>> begin Text section

I.e. suppose a startup grants you 20,000 shares. There is a big difference between the startup having 1M fully diluted shares (2%), 100M (0.02%), and 100B (0.00002%). In the first two cases you're getting a reasonable share of the startup (depending on the stage); in the last case you are likely getting scammed.




I'm not familiar with the shares details and rules governing it, but I've always wondered one thing. Maybe you could please explain to me - how come diluting shares during investment round is legal? Shouldn't all shares of a startup equate to 100% and then any investor just buy parts of that, from the founder's share? Like round A, HSBC buys 20% of the startup and owns 20% and founders(s) 80%. Then round B, JPM buys 25% of the startup on owns 25%, HSBC owns 20%, and founders own 55%. And so on.

With dilution it seems that new shares are spawned and every round and more, and so every original owner automatically looses parts of his share even without selling it? I understand that it is legal in the letter of the law. But isn't it basically a scam in the spirit of the law? Or am I missing something?

>> end Text section
>> begin Provided information

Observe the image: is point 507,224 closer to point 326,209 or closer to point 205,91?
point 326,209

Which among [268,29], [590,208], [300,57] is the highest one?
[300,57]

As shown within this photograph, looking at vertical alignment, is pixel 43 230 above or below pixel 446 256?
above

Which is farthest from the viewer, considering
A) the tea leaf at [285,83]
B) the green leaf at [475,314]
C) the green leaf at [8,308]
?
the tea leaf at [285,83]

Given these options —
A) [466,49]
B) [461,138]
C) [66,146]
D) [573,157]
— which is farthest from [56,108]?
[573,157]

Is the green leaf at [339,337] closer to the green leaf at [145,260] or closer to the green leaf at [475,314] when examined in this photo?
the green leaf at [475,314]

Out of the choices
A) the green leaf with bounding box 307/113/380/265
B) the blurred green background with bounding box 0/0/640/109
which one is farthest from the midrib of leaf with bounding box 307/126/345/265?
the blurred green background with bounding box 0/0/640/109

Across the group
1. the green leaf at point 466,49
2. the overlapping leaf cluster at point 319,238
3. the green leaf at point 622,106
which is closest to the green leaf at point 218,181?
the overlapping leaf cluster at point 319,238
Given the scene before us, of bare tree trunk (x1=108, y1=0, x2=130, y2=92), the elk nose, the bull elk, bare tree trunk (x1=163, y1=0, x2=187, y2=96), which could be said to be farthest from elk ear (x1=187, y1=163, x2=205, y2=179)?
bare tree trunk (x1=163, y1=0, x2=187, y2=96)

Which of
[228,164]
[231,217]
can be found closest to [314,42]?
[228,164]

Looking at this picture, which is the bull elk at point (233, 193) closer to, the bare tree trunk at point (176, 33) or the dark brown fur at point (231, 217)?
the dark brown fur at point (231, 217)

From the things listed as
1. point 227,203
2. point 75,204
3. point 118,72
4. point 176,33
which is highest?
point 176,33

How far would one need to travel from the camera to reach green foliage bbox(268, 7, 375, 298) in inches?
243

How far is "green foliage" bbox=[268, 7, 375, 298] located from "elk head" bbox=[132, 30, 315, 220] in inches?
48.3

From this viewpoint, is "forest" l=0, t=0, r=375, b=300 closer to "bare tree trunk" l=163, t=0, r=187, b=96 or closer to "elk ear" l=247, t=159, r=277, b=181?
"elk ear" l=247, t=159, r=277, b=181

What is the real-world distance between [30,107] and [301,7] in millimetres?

>> end Provided information

→ **Work to do**
Continue the discussion of startup shares and dilution, picking up after its final sentence. The rows have nothing to do with the task.

→ **The response**
Short answer: read the contracts, everything is being done legally.

Slightly longer answer: Let's say you own 1% of a $80MM company that raises $20MM. Your shares were worth $800k before and they still are (0.8%100MM = 1.0%80). The hope/expectation is that money will allow the company to grow its valuation -- if they do, you shares become worth more.

(What you could complain about is the CEO valuing the company too cheaply but there's a huge amount of luck and guesswork and you are missing so much information).


One is giving the founder money, the other is giving the company capital.